Britain's prime minister, Theresa May, is in Bahrain today for the annual summit of the rich autocrats' club, the Gulf Cooperation Council. As the official announcement from Downing Street excitedly points out, she is the first British prime minister – and the first woman – ever to attend a GCC summit.
Aside from the obvious concerns about rights abuses in the Gulf states there are even bigger reasons this time to worry about May's trip. Most alarmingly, she is threatening to open "a new chapter" in relations between Britain and the GCC – a move which she has explicitly linked to Brexit. Closer ties with the Gulf will ease the economic pain of extracting Britain from the EU, or so the theory goes. To quote Robert Nisbet of Sky News:
"If the prime minister is to achieve her ambition of Britain morphing into a globally connected free-trade Mecca [sic], untethered from Brussels bureaucracy, then the oil-soaked Gulf ticks plenty of boxes."
But to imagine that the Gulf can offer a better and more secure business environment that Europe – or anything close to it – is utterly delusional. In the Gulf, corruption is rife. The rule of law is tenuous at best and liable to be over-ridden at any moment from on high. Success in business owes more to having powerful connections than to free competition, and the bureaucracy of Gulf states would make anyone yearn for the bureaucracy of Brussels.
The GCC countries – Bahrain, Kuwait, Oman, Qatar, Saudi Arabia and the UAE – are currently Britain's third-biggest export market (largely in the form of weapons) and May apparently believes trade can be further expanded post-Brexit. This is a gamble, to say the least.

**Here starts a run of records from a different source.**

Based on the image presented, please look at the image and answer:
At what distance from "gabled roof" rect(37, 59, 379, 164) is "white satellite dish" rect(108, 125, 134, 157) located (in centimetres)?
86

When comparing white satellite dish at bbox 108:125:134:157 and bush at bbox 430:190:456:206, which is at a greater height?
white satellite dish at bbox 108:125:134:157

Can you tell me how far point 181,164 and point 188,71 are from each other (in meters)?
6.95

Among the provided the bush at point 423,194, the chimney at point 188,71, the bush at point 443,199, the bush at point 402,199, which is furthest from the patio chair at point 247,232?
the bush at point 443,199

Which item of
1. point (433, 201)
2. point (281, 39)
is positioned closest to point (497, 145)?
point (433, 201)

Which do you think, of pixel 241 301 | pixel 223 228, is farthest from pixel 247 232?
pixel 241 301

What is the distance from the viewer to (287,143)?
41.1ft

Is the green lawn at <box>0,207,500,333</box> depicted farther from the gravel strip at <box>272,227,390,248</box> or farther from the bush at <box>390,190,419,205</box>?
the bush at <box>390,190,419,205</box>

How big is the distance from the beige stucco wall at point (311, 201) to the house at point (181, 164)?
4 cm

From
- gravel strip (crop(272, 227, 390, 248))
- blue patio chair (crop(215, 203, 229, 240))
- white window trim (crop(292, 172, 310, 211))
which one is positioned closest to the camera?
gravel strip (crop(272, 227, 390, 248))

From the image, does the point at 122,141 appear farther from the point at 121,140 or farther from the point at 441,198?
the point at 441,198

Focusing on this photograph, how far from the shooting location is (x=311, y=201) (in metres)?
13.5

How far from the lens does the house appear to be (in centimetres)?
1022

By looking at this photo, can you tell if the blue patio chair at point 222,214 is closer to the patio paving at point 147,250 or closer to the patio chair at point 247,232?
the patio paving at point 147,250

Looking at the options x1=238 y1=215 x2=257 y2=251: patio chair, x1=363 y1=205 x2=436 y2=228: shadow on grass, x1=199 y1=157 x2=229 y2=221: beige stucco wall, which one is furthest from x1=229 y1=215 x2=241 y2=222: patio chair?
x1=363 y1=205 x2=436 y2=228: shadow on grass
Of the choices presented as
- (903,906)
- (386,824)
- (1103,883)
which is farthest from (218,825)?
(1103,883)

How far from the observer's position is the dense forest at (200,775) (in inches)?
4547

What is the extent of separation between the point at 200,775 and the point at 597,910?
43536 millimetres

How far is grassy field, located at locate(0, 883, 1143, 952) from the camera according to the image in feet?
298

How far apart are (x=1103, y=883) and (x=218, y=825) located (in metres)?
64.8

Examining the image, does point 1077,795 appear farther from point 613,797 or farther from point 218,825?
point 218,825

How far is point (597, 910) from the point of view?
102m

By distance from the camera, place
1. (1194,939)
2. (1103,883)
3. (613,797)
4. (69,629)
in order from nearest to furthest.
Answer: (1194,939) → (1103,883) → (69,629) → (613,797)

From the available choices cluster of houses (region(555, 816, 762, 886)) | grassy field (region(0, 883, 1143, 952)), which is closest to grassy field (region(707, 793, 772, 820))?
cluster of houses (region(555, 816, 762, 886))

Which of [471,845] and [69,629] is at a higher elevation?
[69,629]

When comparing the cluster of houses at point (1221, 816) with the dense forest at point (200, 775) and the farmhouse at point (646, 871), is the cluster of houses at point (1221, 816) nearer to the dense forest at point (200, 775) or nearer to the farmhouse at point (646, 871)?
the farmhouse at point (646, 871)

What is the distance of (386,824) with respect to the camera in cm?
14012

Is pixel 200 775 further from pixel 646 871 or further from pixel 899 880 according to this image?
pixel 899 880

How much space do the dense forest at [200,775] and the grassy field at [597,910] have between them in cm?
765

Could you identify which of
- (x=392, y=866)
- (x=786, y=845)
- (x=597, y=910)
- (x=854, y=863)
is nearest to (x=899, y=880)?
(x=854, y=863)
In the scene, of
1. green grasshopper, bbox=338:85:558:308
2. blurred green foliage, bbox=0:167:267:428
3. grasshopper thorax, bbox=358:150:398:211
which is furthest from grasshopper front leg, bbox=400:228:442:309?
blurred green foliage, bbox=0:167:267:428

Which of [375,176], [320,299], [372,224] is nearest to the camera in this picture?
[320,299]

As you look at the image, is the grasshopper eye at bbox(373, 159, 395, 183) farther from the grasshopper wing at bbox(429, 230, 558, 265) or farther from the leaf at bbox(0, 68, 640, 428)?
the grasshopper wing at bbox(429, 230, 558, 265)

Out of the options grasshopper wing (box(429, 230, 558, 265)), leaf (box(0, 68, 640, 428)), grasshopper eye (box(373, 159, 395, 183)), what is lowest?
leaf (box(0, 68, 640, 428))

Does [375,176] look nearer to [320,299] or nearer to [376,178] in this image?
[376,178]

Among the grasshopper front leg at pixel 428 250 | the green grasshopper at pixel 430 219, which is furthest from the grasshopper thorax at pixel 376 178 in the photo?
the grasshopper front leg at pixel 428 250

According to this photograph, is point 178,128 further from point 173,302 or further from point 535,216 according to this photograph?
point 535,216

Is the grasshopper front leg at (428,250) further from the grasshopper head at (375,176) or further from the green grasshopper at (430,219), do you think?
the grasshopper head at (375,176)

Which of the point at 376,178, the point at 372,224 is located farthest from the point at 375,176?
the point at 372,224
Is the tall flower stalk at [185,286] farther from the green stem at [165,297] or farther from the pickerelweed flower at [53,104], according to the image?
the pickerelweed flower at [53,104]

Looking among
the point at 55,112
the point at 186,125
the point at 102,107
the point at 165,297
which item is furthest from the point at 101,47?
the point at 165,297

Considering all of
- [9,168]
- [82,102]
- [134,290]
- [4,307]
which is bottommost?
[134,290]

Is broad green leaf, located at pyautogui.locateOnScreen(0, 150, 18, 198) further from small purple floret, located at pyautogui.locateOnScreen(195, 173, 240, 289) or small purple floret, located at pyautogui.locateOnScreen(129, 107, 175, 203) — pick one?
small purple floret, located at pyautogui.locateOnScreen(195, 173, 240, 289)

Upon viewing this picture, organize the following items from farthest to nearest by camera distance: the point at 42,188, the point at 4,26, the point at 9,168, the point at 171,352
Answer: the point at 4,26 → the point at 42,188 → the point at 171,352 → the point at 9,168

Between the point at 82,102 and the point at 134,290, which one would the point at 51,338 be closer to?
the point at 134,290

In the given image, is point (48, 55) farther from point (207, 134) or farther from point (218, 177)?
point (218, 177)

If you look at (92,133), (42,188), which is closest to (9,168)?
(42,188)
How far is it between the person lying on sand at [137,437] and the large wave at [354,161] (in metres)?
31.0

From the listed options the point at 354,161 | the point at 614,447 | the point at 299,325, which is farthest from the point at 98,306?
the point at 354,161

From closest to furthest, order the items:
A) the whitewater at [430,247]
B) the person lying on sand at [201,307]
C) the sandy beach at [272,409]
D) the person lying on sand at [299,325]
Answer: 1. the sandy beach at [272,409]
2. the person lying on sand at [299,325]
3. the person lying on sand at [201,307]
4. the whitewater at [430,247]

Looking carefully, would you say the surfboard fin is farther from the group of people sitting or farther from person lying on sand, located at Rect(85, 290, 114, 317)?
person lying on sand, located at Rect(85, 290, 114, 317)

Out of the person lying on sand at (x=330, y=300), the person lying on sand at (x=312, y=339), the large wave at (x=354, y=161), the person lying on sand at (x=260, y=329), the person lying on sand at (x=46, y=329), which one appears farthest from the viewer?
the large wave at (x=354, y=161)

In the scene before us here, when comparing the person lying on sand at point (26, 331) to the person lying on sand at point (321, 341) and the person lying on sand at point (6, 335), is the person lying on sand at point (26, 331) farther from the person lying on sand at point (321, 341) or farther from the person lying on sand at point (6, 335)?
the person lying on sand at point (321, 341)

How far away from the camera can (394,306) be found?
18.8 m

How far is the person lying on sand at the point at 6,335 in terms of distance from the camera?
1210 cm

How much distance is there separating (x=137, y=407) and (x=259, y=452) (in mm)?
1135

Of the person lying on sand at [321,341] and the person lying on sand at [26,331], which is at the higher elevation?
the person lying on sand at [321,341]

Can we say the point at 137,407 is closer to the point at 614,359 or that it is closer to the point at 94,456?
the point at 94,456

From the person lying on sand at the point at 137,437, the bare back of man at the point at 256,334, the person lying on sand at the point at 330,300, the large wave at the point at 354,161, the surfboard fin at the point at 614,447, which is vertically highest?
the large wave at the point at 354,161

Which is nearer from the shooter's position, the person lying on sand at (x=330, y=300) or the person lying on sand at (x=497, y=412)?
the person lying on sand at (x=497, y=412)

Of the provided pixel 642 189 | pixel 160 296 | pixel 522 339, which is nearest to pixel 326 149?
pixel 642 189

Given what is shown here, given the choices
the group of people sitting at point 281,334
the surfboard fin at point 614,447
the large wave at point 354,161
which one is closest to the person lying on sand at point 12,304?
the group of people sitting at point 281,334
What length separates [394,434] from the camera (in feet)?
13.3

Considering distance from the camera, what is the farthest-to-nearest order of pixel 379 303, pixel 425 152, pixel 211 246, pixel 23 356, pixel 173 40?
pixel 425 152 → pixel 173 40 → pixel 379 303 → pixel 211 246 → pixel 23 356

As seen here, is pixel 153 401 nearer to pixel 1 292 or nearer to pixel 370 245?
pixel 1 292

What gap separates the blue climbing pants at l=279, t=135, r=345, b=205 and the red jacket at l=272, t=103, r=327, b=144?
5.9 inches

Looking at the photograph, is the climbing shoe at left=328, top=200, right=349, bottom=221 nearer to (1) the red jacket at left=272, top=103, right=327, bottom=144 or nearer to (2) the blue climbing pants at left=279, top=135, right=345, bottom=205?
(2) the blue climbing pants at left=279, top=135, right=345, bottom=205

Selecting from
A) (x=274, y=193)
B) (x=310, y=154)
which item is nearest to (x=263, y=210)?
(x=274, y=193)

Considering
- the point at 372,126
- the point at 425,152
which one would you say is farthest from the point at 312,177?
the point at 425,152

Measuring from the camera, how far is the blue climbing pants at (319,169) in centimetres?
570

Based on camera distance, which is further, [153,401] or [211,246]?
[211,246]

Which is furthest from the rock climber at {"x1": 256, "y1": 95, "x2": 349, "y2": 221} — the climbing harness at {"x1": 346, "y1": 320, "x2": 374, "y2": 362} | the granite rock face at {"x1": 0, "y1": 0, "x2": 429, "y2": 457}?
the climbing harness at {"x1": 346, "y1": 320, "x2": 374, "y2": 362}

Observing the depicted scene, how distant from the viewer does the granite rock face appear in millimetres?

The prime minister is betting that Gulf rulers can be persuaded to spend more at the very moment when they are trying to spend less. In global terms they are still wealthy but they are no longer the free-spending Eldorado of May's imagination. All of them are facing economic pressures which could get worse rather than better.
Quoted on the Downing Street website, May says that in recent years Britain's relationship with Saudi Arabia and Bahrain hasn't felt as close as it is old: "I want to change that." She continues:
"There is so much we can do together – whether it is helping one another to prevent terrorist attacks, Gulf investment regenerating cities across the UK or British businesses helping Gulf countries to achieve their long term vision of reform.
"No doubt there will be some people in the UK who say we shouldn't seek stronger trade and security ties with these countries because of their record on human rights. But we don’t uphold our values and human rights by turning our back on this issue. We achieve far more by stepping up, engaging with these countries and working with them to encourage and support their plans for reform."
Oh yes. While in Bahrain she will meet "young people" to talk about the kingdom's largely non-existent "progress on reform".
Never mind the problems these countries – Saudi Arabia in particular – have caused in Britain and elsewhere by fomenting sectarianism, religious intolerance and fundamentalist ideology; they can be partners in protecting our security. Even that becomes a minor quibble when the prime minister has a long-term plan for closer ties which is both politically misguided and strategically foolish.
May's gamble is predicated on a belief that these anachronistic but oh-so-friendly Gulf monarchies will remain in place indefinitely. No one can be sure that they will, and what might follow is anybody's guess.
The question is whether their so-called reforms will be enough to save them from disaster. Bahrain, whose king invited May to the Gulf summit, is a case in point. A Sunni minority regime governing repressively over a Shia majority and reluctant to cede power is scarcely a formula for sustainability.
Meanwhile the Saudi monarchy, for whom letting women drive is still too radical a step, has pinned its survival hopes on the hugely ambitious Vision 2030 reform plan. Past experience suggests it will fail and any serious attempts to implement it are likely to be opposed by large sections of the Saudi public.
The danger in this for Britain is that when the Gulf monarchies crumble – as they must eventually – the markets so eagerly cultivated by Theresa May will be disrupted or vanish as power changes hands. Worse, if the crumbling brings turmoil of the kind seen in Syria and Yemen, economic dependence could force Britain to intervene in support of the monarchies, thus placing itself once again on the wrong side of history.
These are natural hazards when you do business with dictators. And when you sell them weapons you can never be absolutely sure whose hands they will end up in. One of Britain's export successes of the early 1970s was the delivery of a new warship, now known as the Alvand, to another friendly autocrat in the Middle East: the Shah of Iran. The Alvand lasted considerably longer than the Shah and is now the flagship of the Islamic Republic's navy.
Rather than forging ahead with closer ties on the Gulf, Britain's long-term interests would be better served by hedging its bets and loosening them. But the stark realities of Brexit are pushing in the opposite direction.
Despite all that, there is something weirdly fitting about the sight of Theresa May hobnobbing with the Gulf's hereditary rulers while, back in London, her government is fighting a Brexit-related court battle aimed at giving the Royal Prerogative precedence over the sovereignty of parliament.